Mind Control

“I don't want to hear your hidden messages. Every time you talk, another thought persists.”

Anger in the wake of digital mediation.

Writing, playing, seeing, and listening to hardcore punk music was a creative and cathartic means of processing difficult emotions throughout my adolescence and into my college years that I will cherish always.

Mind Control was a hardcore punk band active from 2013–2017, named in reference to the mass onset of digital mediation in modern society.

The band started shortly after Tristan Harris released his presentation, A Call To Minimize Distraction & Respect Users' Attention, while he was working at Google, which immediately went viral within the company and seeded a cascade of whistleblowing that informed how misaligned incentives in Big Tech can be changed.

I was an early observer of the societal neuroses Big Tech manufactured through manipulative technology, and this band was an expression of my anger in the face of that.

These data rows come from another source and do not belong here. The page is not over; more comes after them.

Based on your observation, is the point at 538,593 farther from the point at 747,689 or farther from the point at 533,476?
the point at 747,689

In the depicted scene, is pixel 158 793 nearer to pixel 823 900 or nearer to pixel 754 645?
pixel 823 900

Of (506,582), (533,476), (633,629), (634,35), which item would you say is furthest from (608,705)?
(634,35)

Over a decade later, Tristan's message was largely ignored and the incentives have only gotten worse—now seeping into generative AI.

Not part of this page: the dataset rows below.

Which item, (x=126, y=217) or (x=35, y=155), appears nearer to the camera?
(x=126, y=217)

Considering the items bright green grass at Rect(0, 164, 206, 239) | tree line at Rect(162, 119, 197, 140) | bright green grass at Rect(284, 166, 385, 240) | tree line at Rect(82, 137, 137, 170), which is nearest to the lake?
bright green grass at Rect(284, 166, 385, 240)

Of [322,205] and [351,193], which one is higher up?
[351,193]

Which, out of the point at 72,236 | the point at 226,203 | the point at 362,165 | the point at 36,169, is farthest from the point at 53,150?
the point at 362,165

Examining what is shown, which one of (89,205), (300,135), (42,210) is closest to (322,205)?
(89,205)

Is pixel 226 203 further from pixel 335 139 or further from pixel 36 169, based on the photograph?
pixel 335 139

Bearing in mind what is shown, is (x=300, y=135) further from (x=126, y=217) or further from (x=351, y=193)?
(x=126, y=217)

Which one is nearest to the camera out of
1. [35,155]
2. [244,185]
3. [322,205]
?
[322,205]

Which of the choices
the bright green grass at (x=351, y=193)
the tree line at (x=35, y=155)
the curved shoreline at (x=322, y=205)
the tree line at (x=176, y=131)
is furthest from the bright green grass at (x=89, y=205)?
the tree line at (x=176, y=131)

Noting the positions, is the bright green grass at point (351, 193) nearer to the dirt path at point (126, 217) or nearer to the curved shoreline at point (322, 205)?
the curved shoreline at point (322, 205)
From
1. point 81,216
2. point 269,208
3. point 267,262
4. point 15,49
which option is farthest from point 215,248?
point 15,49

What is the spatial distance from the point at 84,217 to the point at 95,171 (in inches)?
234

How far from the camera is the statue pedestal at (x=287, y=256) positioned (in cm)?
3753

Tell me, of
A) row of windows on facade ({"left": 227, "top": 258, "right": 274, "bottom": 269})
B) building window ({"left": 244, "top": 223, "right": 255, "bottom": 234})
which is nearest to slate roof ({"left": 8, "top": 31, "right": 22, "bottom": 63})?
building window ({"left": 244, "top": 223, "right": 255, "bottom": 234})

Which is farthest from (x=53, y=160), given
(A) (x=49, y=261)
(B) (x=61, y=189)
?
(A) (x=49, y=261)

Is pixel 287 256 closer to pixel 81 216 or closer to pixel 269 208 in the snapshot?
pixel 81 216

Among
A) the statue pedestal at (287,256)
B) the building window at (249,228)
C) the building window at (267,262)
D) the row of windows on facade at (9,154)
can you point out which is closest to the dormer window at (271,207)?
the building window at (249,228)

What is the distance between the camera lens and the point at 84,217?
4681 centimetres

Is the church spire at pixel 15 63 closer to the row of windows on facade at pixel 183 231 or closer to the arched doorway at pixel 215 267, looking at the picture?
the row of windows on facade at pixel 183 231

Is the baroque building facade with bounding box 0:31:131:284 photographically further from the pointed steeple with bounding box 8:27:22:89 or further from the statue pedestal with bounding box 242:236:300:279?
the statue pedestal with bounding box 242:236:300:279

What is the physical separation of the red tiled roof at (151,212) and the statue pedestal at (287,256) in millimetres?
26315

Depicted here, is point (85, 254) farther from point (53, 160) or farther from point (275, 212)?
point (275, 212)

I did vocals in Mind Control, writing lyrics about automated banality, mediated communication, and ideological capture. We released a few cassettes and a self-titled 7", which included tracks like Robot Mode, Dead Communication, and Trends—respectively about life reduced to an automated schedule, texting replacing genuine conversation, and surrendering oneself to mimetic trends at the expense of one's integrity.

These songs were written and performed years before the attention economy was something most people talked about. It's an early version of the same argument I'm still making, just louder.